UK model retail company

Beatties of London (commonly known as Beatties) was a model retail company of the United Kingdom, not to be confused with the Beatties department store group.

== History ==
Beatties was founded by Colonel S N Beattie and Charles Whale as the Southgate Model Shop. In the early 1960s they had two small shops on Winchmore Hill Road in London. Looking away from the tube station the one on the right sold new model railway equipment and the one on the left was full of used stuff. He later bought out the Bassett Lowke shops after Whale left the company.

On Beatties' retirement the business was bought by Richard Kohnstamm Ltd (best known as Riko and also the Tamiya importers) who then expanded it into a major chain. At some point the focus on model railways was dropped and Beatties became more like a general toy store.

Beatties bought the Toy and Model retailers Taylor & McKenna in 1987, they had 10 shops, the first one opened in Hemel Hempstead in 1960, and the second shop was opened in Aylesbury in Friars Square

The retail company Era Group plc owned Beatties by the end of its days as a retailer. By the late 1990s Beatties had 60 stores, in locations including the MetroCentre, Gateshead, and the Merry Hill Shopping Centre in the West Midlands.
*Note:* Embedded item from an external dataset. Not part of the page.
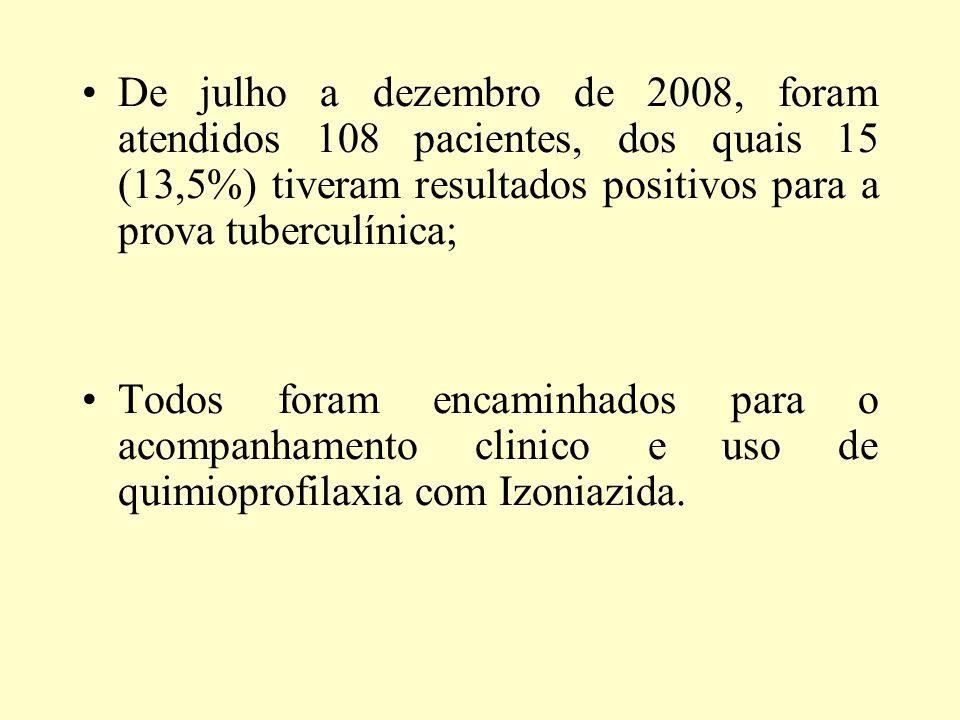 De julho a dezembro de 2008, foram atendidos 108 pacientes, dos quais 15 (13,5%) tiveram resultados positivos para a prova tuberculínica;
The company had an e-commerce website. The chain ran into financial trouble after an attempt to break into the already well-served video games market, where they struggled against well-established competitors.

On 14 March 2001 the company was placed into administration by its parent company ERA Group. Alan Bloom and Chris Hill, partners at Ernst & Young, were appointed as joint administrative receivers by Barclays Bank, at the request of Era. The shares of Era Group, which Beatties made up the largest part of, were suspended from the AIM list on 27 February 2001. In October 1999 some stores began to close. In July 2000 34 of the 60 stores were closed, and Era Group attempted to raise £5m through a share issue to help pay creditors. In March 2001, 13 of the remaining stores were sold to turnaround specialists Hilco, and the final 13 stores were closed, at the cost of more than 100 jobs. Modelzone acquired many of the former Beatties stores and also suffered a similar fate closing down in 2013. A museum-quality collection of heritage transport toys called "The Beatties Collection" was auctioned by Phillips with a reserve price of around £50,000.